Düşünün ki dosyaya bakan savcılar dört kez değiştirilmiş, soruşturmayı yürüten polisler değiştirilmiş.
Dahası, cinayetin önemli şüphelilerinden Tolgahan Demirbaş’ı, dönemin MHP Mersin milletvekili Olcay Kılavuz’un evindeyken gözaltına alınması talimatını veren, Ankara Emniyet müdür Yardımcısı Arzum Nazman “terfi gerekçesiyle” görevden alınmış bulunuyor. Şu anda görülmekte olan davada, Tolgahan Demirbaş’ın yakalandığı evin kime ait olduğu bilindiği halde adı bile geçmiyor.

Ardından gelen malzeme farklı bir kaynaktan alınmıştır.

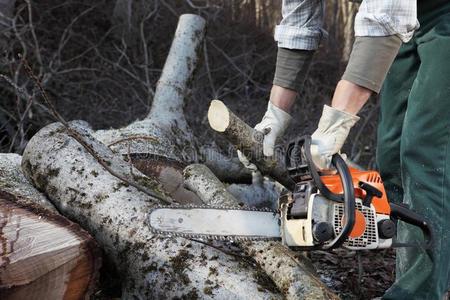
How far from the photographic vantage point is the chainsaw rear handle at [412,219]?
1988 millimetres

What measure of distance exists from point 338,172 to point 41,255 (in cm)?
94

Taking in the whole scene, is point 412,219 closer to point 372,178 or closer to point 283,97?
point 372,178

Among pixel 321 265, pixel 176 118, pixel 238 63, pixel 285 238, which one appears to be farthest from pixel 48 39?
pixel 285 238

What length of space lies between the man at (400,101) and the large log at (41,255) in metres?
0.77

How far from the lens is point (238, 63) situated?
7.82m

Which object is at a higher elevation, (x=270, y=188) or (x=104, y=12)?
(x=104, y=12)

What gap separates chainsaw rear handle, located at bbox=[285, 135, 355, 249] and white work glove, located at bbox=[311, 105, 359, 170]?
0.02m

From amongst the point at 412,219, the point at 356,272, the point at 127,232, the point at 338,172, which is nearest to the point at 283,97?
the point at 338,172

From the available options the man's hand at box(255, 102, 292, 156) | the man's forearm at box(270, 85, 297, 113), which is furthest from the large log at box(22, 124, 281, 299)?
the man's forearm at box(270, 85, 297, 113)

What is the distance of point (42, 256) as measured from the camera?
73.3 inches

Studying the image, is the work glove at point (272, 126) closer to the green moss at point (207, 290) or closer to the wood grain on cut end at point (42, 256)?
the green moss at point (207, 290)

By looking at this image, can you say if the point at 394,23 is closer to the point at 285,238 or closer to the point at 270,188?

Cinayetle ile ilgili pek çok siyasi soru ortada dururken, davanın seyrinin sadece bir ‘torbacı’ üzerinden yürümesi toplumsal vicdanı fevkalade yaralayıcı bir durum. Herkesin gözü önünde cereyan eden böyle bir davanın ‘olağan’ bir hukuki süreç olduğunu söylemek ne yazık ki mümkün değil.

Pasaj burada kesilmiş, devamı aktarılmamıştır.